'''

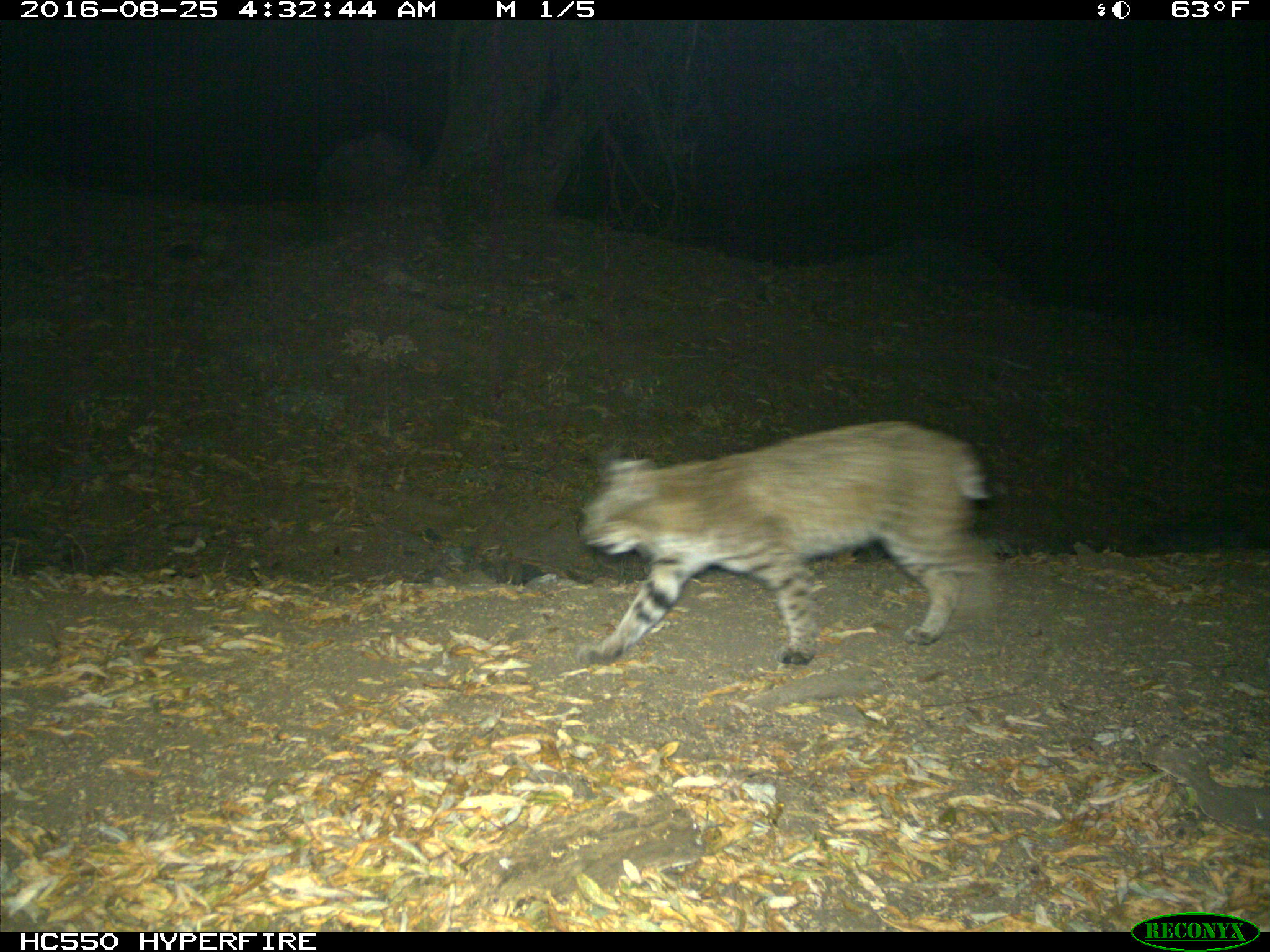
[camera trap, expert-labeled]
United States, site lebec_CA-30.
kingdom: Animalia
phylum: Chordata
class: Mammalia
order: Carnivora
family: Felidae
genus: Lynx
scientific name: Lynx rufus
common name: bobcat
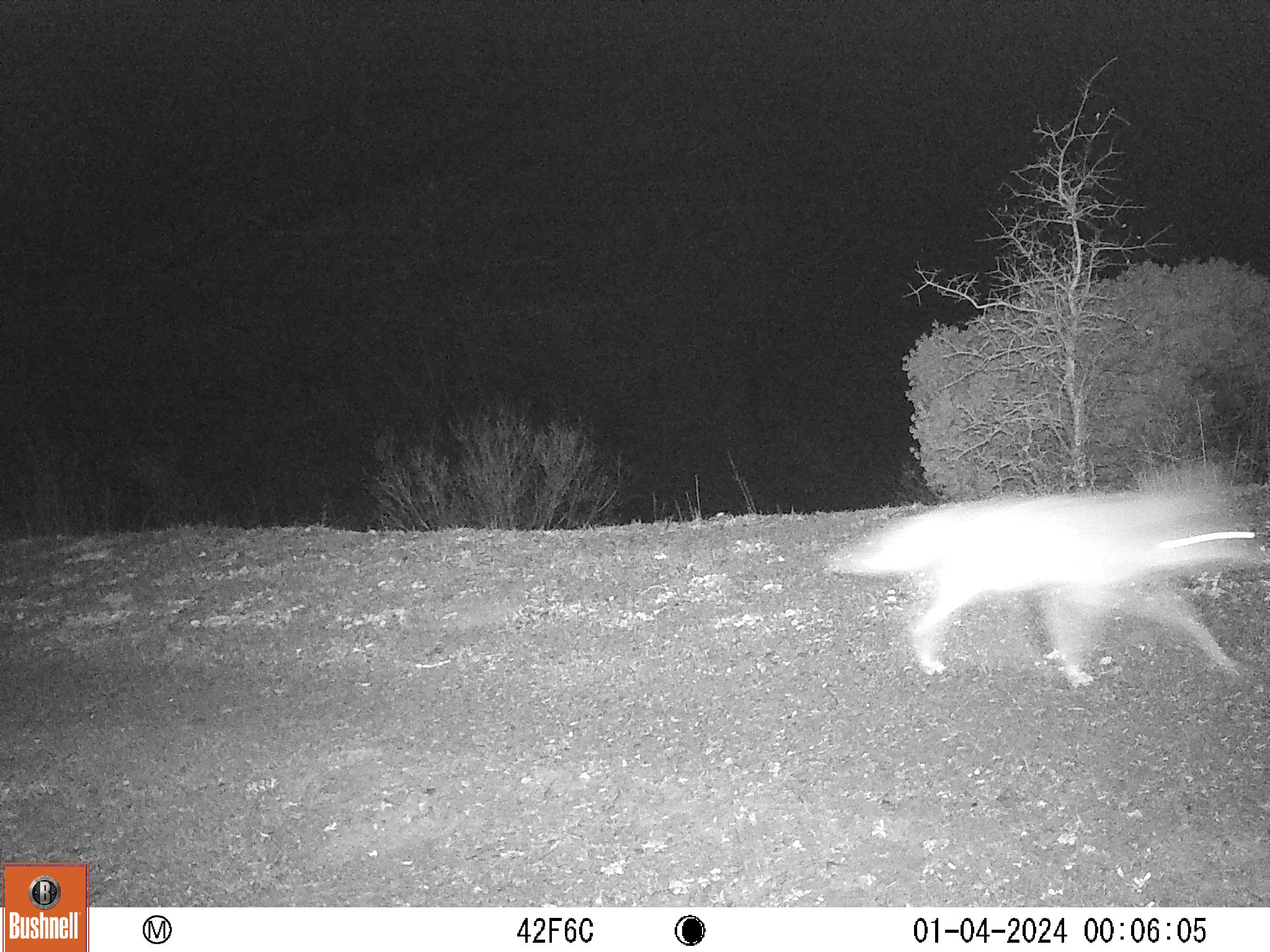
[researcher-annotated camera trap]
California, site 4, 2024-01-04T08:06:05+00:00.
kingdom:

'''

> [AIM OF THE TASK] Starting where a line contains "order: Carnivora" and finishing at the last line above, set down every line exactly as it reads, with no pictures.

> [EXERCISE RESULT]
order: Carnivora
family: Felidae
genus: Lynx
scientific name: Lynx rufus
common name: bobcat
[researcher-annotated camera trap]
California, site 4, 2024-01-04T08:06:05+00:00.
kingdom:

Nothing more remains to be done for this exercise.